Something happened the other week with someone I trusted and appreciated and felt was one of my best friends. It has done a lot of damage that may not be repaired right away. How was I to know that they weren't saying how they really felt? How was I to know that they were inviting me to a place they didn't want me to be? At the least unexpected moment it comes to the surface and is spewed out causing the other person to wonder how much of what they say is really true and they aren't just trying to be nice?
When people have been through a lot of abuse or trauma, or even just never were allowed to have a voice or discover who they really are, they have a very hard time knowing what they really need or want. They may just go along with what they think is expected of them. They may do everything they can to try to help and care for others. They may try to fix others when the pain they see is triggering or too much for them to handle. They may just shut down and do whatever it takes to avoid conflict. They may become enmeshed with the other person and use them as a distraction so that they don't have to deal with their own issues.
This can happen in any relationship. Often we don't see it in ourselves. Fear and anxiety motivate us to respond to ease conflict and please the other person instead of being true to ourselves. It is really hard to be honest with ourselves at times. To take a deep look at ourselves. To sort through the conflicting emotions. To sense in our bodies the implicit memories from other abusive situations where our trust was damaged in a similar way.

__TASK INSTRUCTIONS__.
List each thing that the text on broken trust says people who have been through abuse or trauma "may" do.

__DATA BLOCK__.
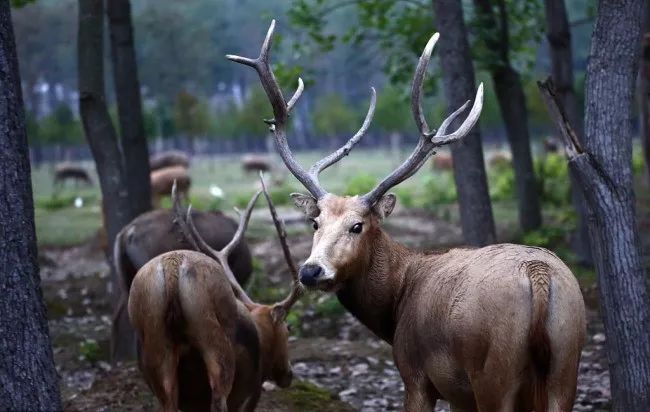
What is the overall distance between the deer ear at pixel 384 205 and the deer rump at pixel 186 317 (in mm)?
Answer: 1251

__FINAL ANSWER__.
- Go along with what they think is expected of them
- Do everything they can to try to help and care for others
- Try to fix others when the pain they see is triggering or too much for them to handle
- Shut down and do whatever it takes to avoid conflict
- Become enmeshed with the other person and use them as a distraction so that they don't have to deal with their own issues